In the past 24 hours, one of the WASC Distributed Web Honeypot participant's sensors picked up continued scanning for CVE-2012-1823 which is a vulnerability within PHP-CGI. Here is a screenshot taken from the ModSecurity WAF alert data:

9258_5078aef7-f040-46b1-90f9-e17ef99dade3

 

PHP-CGI Attack

The URLs searched for are the following:

  • /cgi-bin/php
  • /cgi-bin/php4
  • /cgi-bin/php5
  • /cgi-bin/php.cgi
  • /cgi-bin/php-cgi

By decoding the URL line of the request, we can see evidence of the PHP-CGI attack vector:

POST /cgi-bin/php4?-d allow_url_include=on -d safe_mode=off -d suhosin.simulation=on -d disable_functions="" -d open_basedir=none -d auto_prepend_file=php://input -d cgi.force_redirect=0 -d cgi.redirect_status_env=0 -n HTTP/1.1

The bolded/highlighted section of data will be erroneously passed to the PHP command line interpreter and may allow the attacker to override specific PHP configurations. In this case, one of the key modifications is to specify "auto_prepend_file=php://input" which will allow the attacker to send PHP code in the request body. If we inspect the request body contents, we can see that the attacker is attempting to use various command-line web clients (wget/curl/fetch/lwp-get, etc...) to download the "mc.pl" script on the remote attacker's site. The "mc.pl" file is no longer available at that URL, however, Google cache shows the contents as an IRC botnet client.

(Dataset items)
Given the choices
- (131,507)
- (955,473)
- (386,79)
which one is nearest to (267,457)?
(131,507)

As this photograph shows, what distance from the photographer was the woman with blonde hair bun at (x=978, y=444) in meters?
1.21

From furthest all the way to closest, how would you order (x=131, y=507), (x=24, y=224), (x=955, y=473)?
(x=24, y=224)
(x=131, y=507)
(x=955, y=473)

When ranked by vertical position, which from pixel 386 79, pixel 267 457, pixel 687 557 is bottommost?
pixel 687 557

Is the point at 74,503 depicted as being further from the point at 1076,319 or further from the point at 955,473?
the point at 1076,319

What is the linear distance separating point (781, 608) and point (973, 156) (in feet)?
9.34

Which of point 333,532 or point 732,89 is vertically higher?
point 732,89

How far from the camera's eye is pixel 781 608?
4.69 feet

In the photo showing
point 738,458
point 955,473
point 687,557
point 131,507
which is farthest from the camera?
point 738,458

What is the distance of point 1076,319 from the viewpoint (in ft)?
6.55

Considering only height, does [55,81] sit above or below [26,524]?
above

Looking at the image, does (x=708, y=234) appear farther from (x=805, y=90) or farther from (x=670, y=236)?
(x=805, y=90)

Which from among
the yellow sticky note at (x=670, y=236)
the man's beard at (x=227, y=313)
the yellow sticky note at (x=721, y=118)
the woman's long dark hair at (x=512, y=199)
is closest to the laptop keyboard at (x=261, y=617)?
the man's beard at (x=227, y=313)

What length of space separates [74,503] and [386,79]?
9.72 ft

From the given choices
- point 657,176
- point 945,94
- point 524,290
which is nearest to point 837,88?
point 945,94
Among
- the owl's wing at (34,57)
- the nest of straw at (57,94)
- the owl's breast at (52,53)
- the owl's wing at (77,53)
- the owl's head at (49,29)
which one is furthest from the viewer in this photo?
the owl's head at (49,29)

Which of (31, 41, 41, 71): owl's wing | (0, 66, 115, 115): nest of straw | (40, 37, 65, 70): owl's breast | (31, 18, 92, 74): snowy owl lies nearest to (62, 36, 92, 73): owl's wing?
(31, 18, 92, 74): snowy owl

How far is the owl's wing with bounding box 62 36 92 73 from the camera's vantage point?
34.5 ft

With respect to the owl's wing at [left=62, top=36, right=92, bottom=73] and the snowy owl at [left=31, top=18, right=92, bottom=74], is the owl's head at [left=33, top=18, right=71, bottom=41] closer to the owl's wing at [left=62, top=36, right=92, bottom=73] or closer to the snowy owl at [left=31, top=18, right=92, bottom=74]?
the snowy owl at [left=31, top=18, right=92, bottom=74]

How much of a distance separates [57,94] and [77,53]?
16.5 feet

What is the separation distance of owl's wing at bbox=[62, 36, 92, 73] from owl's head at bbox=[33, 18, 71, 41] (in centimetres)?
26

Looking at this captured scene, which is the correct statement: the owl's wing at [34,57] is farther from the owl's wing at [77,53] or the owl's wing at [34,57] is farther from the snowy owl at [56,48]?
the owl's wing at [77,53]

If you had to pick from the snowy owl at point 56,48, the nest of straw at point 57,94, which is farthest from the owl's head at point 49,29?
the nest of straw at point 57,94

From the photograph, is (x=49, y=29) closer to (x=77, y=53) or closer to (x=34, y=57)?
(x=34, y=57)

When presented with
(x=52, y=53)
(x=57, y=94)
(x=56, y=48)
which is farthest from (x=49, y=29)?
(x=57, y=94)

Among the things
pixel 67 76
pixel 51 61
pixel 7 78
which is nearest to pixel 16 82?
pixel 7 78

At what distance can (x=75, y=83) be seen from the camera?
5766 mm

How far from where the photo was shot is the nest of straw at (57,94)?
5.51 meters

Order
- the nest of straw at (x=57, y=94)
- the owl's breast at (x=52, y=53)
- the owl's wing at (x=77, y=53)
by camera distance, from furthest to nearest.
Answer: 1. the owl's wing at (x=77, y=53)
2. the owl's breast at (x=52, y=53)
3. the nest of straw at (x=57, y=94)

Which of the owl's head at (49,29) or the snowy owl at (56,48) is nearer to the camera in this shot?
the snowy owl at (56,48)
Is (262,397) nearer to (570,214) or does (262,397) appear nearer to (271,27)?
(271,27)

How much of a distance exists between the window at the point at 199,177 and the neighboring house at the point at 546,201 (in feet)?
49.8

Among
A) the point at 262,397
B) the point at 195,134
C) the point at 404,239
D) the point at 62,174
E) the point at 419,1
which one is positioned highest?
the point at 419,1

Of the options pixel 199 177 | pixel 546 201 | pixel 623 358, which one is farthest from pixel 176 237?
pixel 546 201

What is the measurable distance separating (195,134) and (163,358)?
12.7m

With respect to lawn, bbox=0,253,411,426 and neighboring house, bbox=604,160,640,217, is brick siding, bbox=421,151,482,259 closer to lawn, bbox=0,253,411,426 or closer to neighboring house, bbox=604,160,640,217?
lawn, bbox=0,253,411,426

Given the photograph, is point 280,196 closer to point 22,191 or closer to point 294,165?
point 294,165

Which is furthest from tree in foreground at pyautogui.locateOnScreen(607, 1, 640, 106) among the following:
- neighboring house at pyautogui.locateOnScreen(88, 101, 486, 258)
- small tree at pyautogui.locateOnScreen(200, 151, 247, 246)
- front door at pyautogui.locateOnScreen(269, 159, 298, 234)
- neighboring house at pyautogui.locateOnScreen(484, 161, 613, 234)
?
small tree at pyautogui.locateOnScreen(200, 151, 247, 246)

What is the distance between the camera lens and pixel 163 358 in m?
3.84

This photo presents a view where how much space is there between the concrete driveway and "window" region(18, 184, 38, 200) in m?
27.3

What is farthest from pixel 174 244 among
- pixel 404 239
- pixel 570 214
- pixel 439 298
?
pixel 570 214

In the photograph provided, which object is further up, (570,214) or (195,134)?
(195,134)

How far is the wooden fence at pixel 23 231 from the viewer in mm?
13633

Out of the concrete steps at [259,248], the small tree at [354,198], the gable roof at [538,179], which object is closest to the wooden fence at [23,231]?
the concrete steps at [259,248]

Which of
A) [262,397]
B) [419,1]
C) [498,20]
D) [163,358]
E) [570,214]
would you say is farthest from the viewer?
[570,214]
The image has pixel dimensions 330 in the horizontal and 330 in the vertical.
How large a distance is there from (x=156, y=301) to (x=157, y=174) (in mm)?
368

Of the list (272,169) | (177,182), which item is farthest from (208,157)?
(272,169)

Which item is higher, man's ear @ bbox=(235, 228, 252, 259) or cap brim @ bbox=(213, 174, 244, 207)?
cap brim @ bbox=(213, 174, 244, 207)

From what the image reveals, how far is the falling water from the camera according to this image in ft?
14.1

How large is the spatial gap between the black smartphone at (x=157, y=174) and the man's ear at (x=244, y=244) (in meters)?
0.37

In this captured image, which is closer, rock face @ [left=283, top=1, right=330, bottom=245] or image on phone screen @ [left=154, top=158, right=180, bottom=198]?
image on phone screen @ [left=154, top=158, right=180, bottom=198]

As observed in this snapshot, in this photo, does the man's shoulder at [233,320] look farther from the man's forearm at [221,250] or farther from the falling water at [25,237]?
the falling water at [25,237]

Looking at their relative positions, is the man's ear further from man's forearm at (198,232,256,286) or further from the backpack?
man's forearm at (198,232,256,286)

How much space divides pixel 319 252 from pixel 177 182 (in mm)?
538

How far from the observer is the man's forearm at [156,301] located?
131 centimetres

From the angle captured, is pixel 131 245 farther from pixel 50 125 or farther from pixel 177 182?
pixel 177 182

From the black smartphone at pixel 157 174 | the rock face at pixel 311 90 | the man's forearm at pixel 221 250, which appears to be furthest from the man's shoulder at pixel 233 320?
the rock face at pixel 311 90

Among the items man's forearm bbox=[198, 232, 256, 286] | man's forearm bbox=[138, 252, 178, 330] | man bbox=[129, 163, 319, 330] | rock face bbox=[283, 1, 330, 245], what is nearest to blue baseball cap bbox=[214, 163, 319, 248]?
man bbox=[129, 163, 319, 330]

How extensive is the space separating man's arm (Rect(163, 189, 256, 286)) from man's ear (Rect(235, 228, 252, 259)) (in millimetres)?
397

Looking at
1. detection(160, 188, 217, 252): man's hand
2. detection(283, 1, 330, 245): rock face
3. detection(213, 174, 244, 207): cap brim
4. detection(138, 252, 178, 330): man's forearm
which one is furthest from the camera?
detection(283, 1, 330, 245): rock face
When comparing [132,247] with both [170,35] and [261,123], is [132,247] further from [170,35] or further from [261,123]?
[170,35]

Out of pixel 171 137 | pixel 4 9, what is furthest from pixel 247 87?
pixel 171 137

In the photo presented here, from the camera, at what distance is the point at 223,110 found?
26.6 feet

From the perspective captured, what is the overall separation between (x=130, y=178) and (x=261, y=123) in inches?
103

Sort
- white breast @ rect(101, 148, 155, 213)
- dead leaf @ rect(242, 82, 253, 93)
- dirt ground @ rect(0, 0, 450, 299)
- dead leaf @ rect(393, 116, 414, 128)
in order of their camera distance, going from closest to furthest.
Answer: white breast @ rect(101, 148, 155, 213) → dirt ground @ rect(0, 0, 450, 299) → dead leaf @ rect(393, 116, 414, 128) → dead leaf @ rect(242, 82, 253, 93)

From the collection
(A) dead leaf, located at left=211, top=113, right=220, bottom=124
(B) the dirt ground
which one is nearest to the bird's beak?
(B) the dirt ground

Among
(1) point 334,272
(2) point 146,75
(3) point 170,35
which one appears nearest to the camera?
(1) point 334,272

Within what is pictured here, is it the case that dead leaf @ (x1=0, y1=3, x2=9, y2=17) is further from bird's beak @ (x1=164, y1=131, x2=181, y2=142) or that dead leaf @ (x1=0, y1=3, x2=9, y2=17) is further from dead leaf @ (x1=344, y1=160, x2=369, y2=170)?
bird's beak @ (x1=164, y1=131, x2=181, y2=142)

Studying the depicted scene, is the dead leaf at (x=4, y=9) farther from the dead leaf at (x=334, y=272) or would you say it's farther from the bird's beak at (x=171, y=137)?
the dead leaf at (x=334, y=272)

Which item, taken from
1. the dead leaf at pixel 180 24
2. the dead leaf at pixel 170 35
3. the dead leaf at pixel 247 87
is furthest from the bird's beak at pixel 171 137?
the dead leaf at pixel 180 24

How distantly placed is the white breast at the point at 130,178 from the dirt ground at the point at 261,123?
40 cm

**Required tasks**
**a.** List every URL path that the PHP-CGI attack report says was searched for.
**b.** Write the next paragraph of the PHP-CGI attack report, picking up after its final sentence.
The records were drawn from a separate source and are unrelated to the text.

**Results in order**
**a.**
/cgi-bin/php
/cgi-bin/php4
/cgi-bin/php5
/cgi-bin/php.cgi
/cgi-bin/php-cgi

**b.**
 

apache-magika.c PoC Code Reuse

By examining multiple alerts that came in from 4 distinct GeoLocations (Vietnam, India, China, and the US), we can conclude that a single attacker has modified the apache-magika.c PoC exploit code release by Kingcope. We can confirm the use of the apache-magika.c PoC code due to the exact same request headers (order and content).

  • Host:
  • User-Agent: Mozilla/5.0 (iPad; CPU OS 6_0 like Mac OS X) AppleWebKit/536.26(KHTML, like Gecko) Version/6.0 Mobile/10A5355d Safari/8536.25
  • Content-Type: application/x-www-form-urlencoded
  • Content-Length:
  • Connection: close

Additionally, we know that this is the same attacker (regardless of the source IP/GeoLocation) data due to the use of the exact same, unique POST payload referencing the "mc.pl file on the 164.177.157.215 host.

 

Recommendations

  • Upgrade PHP to the latest version.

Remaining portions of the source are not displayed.